Revenge crimes in Upper Egypt: The incapable judicial system exacerbates the crisis

A horrific murder of a student at the Faculty of Dentistry has shocked Egyptian society and turned into a hashtag demanding the arrest of the perpetrators and that they be brought to trial under the title “Where is Dr. Islam’s right?”

The student Islam Abdel Karim is one of the victims of revenge crimes in Upper Egypt, where he was killed in a village in Minya Governorate in broad daylight at 11pm in front of passers-by. Islam was killed by two of his cousins ​​because of another revenge crime that took place five years ago in retaliation for the killing of their brother. They tracked his movements and stabbed him with a sharp instrument, then they separated his head from his body.

In Egypt, revenge crimes mean that the family of the murdered man assassinates the murderer or one of his family members, and they may choose the best youth from the murderer’s family. Usually, the family of the new murdered man, in turn, responds by killing one of the murderer’s family, and so on. Revenge crimes were passed on to successive generations in Upper Egypt and some families do not remember how the killing episodes started. The hideous crime renewed talk about the phenomenon of revenge crimes in Upper Egypt, which claim hundreds of lives every year. Last year, three people were killed, including two brothers, and six others were injured in an armed attack inside a mosque, after Friday prayers, due to revenge between two families in Assiut.

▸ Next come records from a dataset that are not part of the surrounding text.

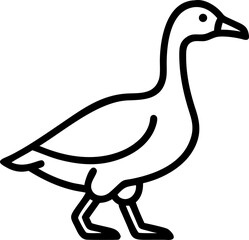 Obraz premium cartoon duck with a smile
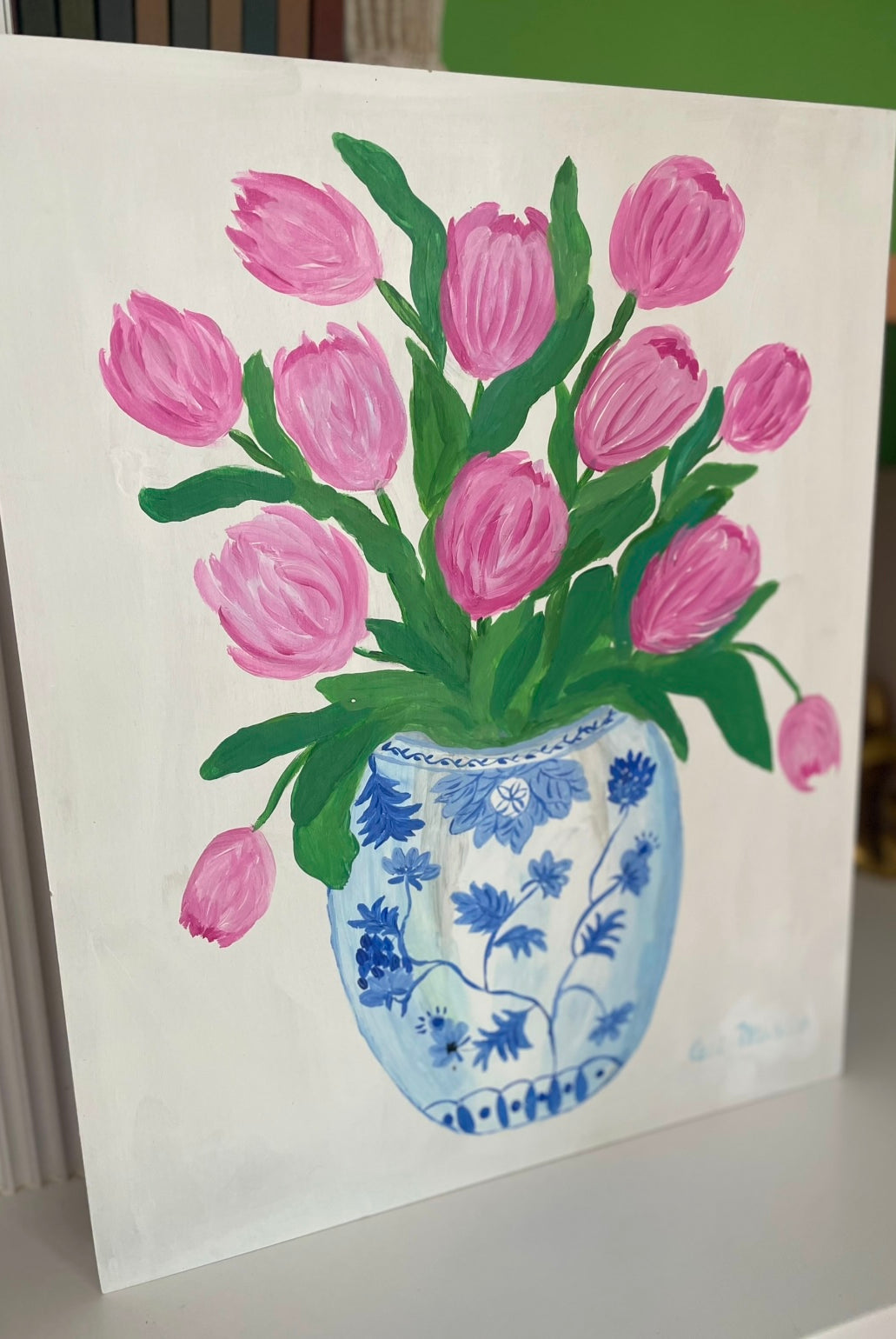 TULIP JOY Acrylic painting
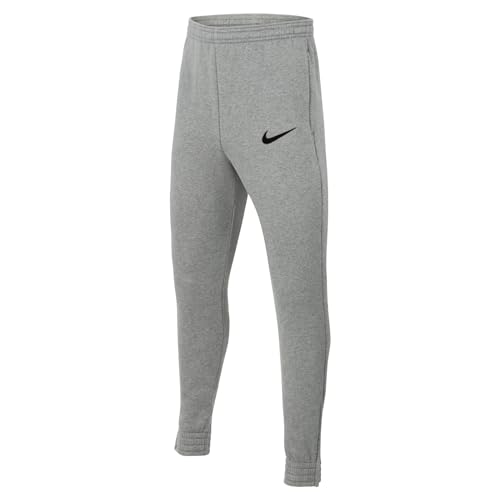 Nike Y NK FLC PARK20 Pant KP Pants, Unisex-Child, Dk Grey Heather/Black/Black, XL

The governorates of Assiut, Sohag, Qena, Minya and Beni Suef are the most common places where revenge crimes take place among tribes, which have left thousands of people dead. The most prominent of these crimes is revenge between the families of Asirat, Abnoub, Assiut Governorate, which has recorded a record number of about 200 people since the beginning of the conflict in 1950. Assiut Governorate tops the list, with a study of the Ministry of Interior in 2003 reporting that more than 11,000 people have been killed in 20 years.

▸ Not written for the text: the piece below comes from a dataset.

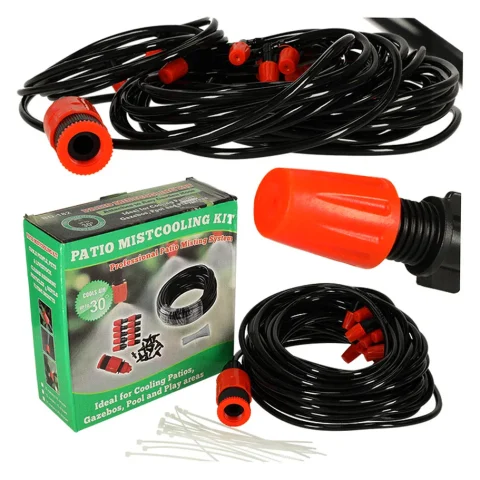 Zraszacz ogrodowy kurtyna wodna mgiełka system nawadniania 15m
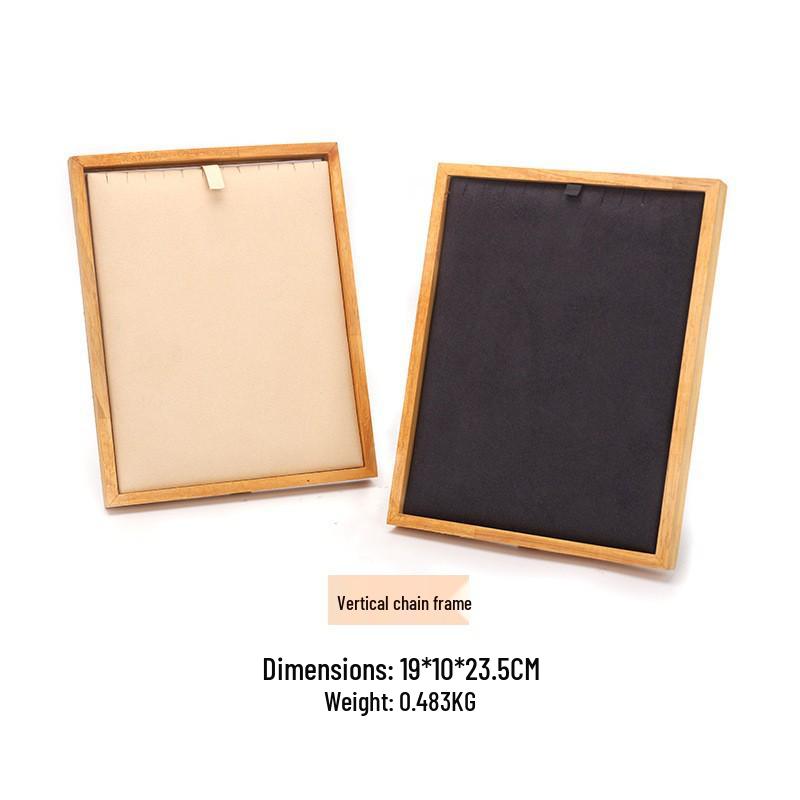 Hochwertiger Schmuckständer aus Massivholz für Ringe und Porträts Solid Wood - Dark Gray beige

Among the most heinous of these crimes in the governorate of Assiut is the killing of an entire family, the Shafaa family, at the hands of the Awlad Omar family, who were waiting for them while they returned from a wedding, in retaliation for the killing of a member of their families. According to official statistics issued by the Egyptian Ministry of Health, the number of victims of revenge in the governorates of Sohag and Qena in Upper Egypt exceeds the victims of traffic accidents.

Causes of revenge

Observers believe that most of the solutions through which the state dealt with the custom of revenge have been security solutions, for example trying to control the holders of unlicenced weapons or the displacement of rival families from the villages in which they live. As a reason for the absence of justice in judicial trials and the slow settlement of crimes, families resort to taking their rights into their own hands using arms or through customary arbitration councils, which reflects their lack of conviction or confidence in the law and the judiciary. Although there are many common reasons that tribes and families use as an excuse for killing, such as killing for the sake of honour (adultery) and conflict on the ground, the episodes often start for very simple reasons, such as a conflict between children or a dispute over the primacy of irrigation or others.

The strangest reasons for revenge feuds were in the village of Kom Hatim in Qena Governorate, in which 17 people died from the families of al-Tawil and al-Ghanayem because of a dispute over a mobile phone charging card. The episodes of revenge killing are still ongoing. Other revenge killing took place for trivial reasons, one of which was because of a football match between two families, to the extent that seven young men were killed between two families for the death of a dog at the hands of one of the people after the dog attacked him.

Women and revenge

The women of Upper Egypt also take revenge, as they play the role of the guardian of the traditions, because they often push the man to take revenge. The women’s role does not stop at that, but sometimes she carries arms, which is what happened in one of the villages of Sohag Governorate, as a woman named “Nihal – M” vowed to take revenge for her murdered brothers, then she shaved her hair, wore men’s clothes, carried a machine gun, and killed 12 of her rivals.

Observers accuse the regime of not dealing with the crisis, as it left the governorates of Upper Egypt for years with poor services, in addition to the absence of government oversight and turning a blind eye to arms in Upper Egypt.